====== Input

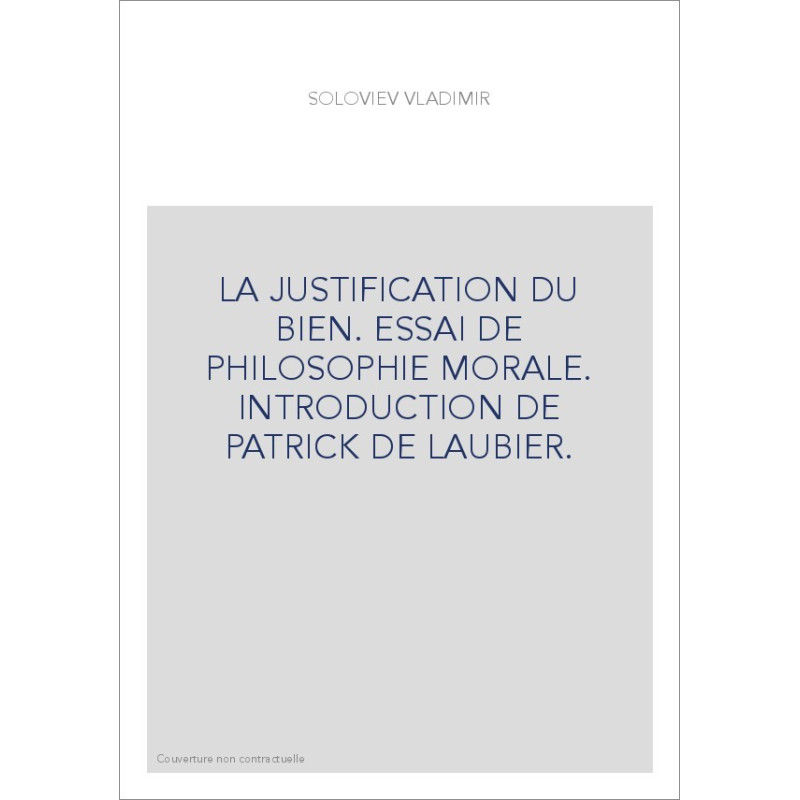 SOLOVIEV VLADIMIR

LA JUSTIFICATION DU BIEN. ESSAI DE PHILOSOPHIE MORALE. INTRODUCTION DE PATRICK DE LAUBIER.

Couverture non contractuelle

============
====== Input

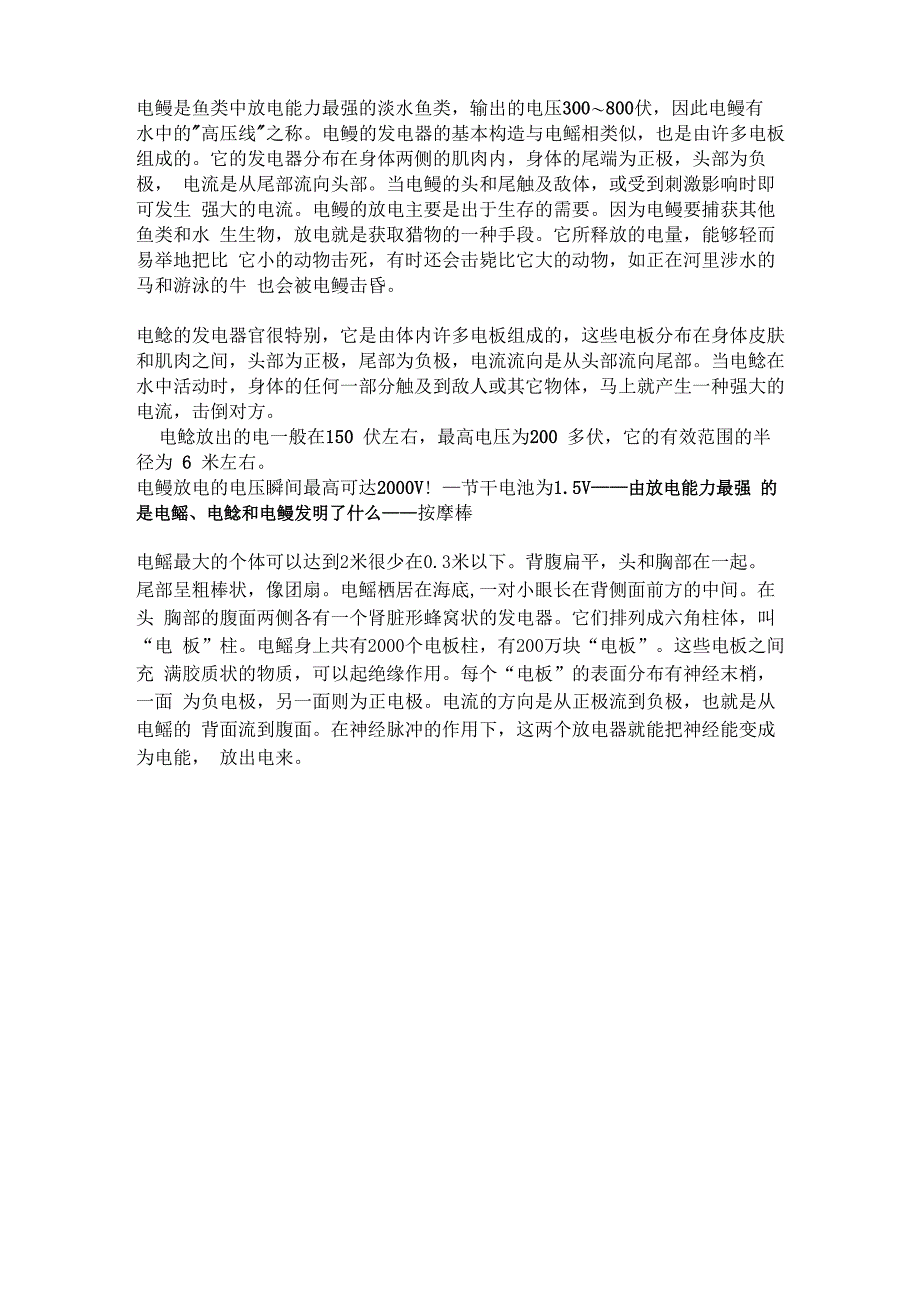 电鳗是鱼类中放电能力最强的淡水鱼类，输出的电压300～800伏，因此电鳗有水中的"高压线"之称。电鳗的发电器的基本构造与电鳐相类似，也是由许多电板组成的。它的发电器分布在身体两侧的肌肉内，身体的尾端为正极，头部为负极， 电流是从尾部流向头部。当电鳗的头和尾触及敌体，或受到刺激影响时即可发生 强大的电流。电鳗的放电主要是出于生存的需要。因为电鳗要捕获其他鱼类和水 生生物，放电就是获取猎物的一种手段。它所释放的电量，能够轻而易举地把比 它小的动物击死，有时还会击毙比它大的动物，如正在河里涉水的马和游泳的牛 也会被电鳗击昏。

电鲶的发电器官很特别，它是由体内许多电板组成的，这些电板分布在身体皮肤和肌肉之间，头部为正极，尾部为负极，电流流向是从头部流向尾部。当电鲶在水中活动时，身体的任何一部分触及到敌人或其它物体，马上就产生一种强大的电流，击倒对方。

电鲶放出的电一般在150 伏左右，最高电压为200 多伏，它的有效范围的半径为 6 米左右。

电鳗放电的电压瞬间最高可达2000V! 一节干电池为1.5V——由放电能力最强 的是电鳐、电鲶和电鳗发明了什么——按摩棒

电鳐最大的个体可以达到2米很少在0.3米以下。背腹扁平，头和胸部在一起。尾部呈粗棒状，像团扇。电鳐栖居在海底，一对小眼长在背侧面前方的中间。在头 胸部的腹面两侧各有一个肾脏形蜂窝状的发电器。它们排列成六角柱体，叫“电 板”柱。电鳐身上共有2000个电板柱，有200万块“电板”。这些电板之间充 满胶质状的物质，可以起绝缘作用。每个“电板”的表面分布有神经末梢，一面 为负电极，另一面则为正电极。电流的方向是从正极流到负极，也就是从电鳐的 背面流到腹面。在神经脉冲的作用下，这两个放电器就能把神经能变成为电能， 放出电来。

============

Everything above from the line with "SOLOVIEV VLADIMIR" through the line with "Couverture non contractuelle" should be retyped exactly, and nothing else; omit pictures.

Reply to the task
 SOLOVIEV VLADIMIR

LA JUSTIFICATION DU BIEN. ESSAI DE PHILOSOPHIE MORALE. INTRODUCTION DE PATRICK DE LAUBIER.

Couverture non contractuelle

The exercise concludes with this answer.